#### [Task description]
Find the string "mobile" in the records. Copy every line it appears in.

[Page-level text extractions]
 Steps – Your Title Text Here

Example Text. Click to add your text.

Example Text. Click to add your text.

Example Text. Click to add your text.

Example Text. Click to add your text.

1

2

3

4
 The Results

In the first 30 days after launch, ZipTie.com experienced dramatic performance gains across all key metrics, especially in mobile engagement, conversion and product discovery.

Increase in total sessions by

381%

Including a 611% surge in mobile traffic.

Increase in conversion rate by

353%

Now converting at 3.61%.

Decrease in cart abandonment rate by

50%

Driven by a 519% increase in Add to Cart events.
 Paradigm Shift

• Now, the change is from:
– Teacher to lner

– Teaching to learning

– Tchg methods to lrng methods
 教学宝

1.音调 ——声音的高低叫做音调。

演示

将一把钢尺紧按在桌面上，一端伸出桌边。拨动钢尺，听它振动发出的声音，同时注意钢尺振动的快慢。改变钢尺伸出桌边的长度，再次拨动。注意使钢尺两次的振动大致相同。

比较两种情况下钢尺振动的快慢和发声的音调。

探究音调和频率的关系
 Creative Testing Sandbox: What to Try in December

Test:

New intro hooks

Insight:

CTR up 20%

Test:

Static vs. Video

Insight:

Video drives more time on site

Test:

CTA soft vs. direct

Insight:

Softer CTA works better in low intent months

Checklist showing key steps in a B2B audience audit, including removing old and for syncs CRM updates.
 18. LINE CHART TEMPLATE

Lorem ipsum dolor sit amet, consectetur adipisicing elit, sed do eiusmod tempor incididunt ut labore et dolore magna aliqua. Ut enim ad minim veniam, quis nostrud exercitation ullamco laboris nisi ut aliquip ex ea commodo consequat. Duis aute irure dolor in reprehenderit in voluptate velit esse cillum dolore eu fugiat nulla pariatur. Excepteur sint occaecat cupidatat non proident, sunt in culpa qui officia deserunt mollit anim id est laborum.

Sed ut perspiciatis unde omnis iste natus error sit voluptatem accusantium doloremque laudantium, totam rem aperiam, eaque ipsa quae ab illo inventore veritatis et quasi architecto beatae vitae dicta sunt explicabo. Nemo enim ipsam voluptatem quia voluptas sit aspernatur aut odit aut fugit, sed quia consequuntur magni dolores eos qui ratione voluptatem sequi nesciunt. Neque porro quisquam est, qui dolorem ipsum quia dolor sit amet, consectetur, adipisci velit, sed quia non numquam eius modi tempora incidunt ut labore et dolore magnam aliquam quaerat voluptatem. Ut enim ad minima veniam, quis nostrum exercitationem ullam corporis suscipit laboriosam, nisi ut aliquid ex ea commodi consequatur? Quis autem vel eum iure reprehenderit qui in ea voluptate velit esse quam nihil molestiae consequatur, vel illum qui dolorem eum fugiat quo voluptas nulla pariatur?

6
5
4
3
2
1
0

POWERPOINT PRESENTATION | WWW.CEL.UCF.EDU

#### [Output]
In the first 30 days after launch, ZipTie.com experienced dramatic performance gains across all key metrics, especially in mobile engagement, conversion and product discovery.
Including a 611% surge in mobile traffic.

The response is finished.